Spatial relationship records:

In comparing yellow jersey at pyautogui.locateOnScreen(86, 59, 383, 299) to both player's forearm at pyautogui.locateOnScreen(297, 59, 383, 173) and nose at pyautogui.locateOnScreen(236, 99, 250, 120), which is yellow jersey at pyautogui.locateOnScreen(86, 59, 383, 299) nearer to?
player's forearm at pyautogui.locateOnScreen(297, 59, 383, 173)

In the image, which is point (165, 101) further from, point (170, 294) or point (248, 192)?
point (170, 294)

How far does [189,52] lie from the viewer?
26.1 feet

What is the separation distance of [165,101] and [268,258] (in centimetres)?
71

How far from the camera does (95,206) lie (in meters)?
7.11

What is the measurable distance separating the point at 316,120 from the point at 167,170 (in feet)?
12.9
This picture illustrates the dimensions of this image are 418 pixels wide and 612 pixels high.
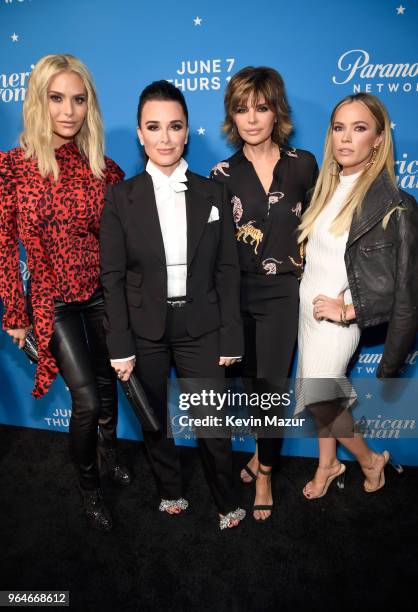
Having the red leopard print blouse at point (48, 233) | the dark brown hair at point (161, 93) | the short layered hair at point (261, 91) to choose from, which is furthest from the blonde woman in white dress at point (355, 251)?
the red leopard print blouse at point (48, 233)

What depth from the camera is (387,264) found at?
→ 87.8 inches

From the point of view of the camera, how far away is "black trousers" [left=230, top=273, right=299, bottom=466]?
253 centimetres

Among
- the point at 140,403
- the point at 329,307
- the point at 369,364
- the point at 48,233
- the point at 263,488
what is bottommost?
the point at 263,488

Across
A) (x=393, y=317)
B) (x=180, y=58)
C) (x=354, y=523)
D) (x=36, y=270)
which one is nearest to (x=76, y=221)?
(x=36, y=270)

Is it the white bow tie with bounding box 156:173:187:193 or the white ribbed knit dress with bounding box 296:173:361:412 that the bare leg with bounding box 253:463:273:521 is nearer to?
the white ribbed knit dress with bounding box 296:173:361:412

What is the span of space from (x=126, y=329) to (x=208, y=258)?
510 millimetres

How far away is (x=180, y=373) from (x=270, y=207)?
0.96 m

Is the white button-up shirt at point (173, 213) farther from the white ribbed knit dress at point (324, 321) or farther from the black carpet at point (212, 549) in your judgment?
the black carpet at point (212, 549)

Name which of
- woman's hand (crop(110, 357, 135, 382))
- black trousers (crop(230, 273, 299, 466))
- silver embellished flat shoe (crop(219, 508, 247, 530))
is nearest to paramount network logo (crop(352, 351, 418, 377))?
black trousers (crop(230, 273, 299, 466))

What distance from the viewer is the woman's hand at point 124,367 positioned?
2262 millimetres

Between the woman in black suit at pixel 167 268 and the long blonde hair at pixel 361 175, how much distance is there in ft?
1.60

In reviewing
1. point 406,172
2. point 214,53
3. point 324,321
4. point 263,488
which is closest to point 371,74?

■ Stated goal
Reproduce all of the rows above word for word, leaving out the pictures.

■ Reply to the task
In comparing yellow jersey at pyautogui.locateOnScreen(86, 59, 383, 299) to both player's forearm at pyautogui.locateOnScreen(297, 59, 383, 173) and nose at pyautogui.locateOnScreen(236, 99, 250, 120), which is yellow jersey at pyautogui.locateOnScreen(86, 59, 383, 299) nearer to?
player's forearm at pyautogui.locateOnScreen(297, 59, 383, 173)

In the image, which is point (165, 101) further from, point (170, 294) or point (248, 192)?
point (170, 294)

How far does [189,52] lie from the viewer?
26.1 feet

What is the separation distance of [165,101] and [268,258] (in centimetres)?
71

How far from the camera does (95,206) lie (in meters)?
7.11

What is the measurable distance separating the point at 316,120 from the point at 167,170 (in feet)?
12.9
This picture illustrates the dimensions of this image are 418 pixels wide and 612 pixels high.
Having the red leopard print blouse at point (48, 233) | the dark brown hair at point (161, 93) | the short layered hair at point (261, 91) to choose from, which is furthest from the blonde woman in white dress at point (355, 251)?
the red leopard print blouse at point (48, 233)

What depth from the camera is (387,264) found at?
→ 87.8 inches

From the point of view of the camera, how far away is "black trousers" [left=230, top=273, right=299, bottom=466]?
253 centimetres

Among
- the point at 140,403
- the point at 329,307
- the point at 369,364
- the point at 48,233
- the point at 263,488
what is bottommost?
the point at 263,488

Across
A) (x=393, y=317)
B) (x=180, y=58)
C) (x=354, y=523)
D) (x=36, y=270)
which one is nearest to (x=76, y=221)?
(x=36, y=270)

Is it the white bow tie with bounding box 156:173:187:193 or the white ribbed knit dress with bounding box 296:173:361:412 that the bare leg with bounding box 253:463:273:521 is nearer to?
the white ribbed knit dress with bounding box 296:173:361:412

What is the span of space from (x=126, y=329) to (x=208, y=258)?
510 millimetres

How far away is (x=180, y=373) from (x=270, y=207)?
0.96 m

Is the white button-up shirt at point (173, 213) farther from the white ribbed knit dress at point (324, 321) or farther from the black carpet at point (212, 549) in your judgment?
the black carpet at point (212, 549)

Name which of
- woman's hand (crop(110, 357, 135, 382))
- black trousers (crop(230, 273, 299, 466))
- silver embellished flat shoe (crop(219, 508, 247, 530))
is nearest to paramount network logo (crop(352, 351, 418, 377))?
black trousers (crop(230, 273, 299, 466))

What distance from the viewer is the woman's hand at point 124,367 positioned?
2262 millimetres

Between the woman in black suit at pixel 167 268 and the long blonde hair at pixel 361 175, how much distance is there in ft?
1.60

In reviewing
1. point 406,172
2. point 214,53
3. point 324,321
4. point 263,488
which is closest to point 371,74?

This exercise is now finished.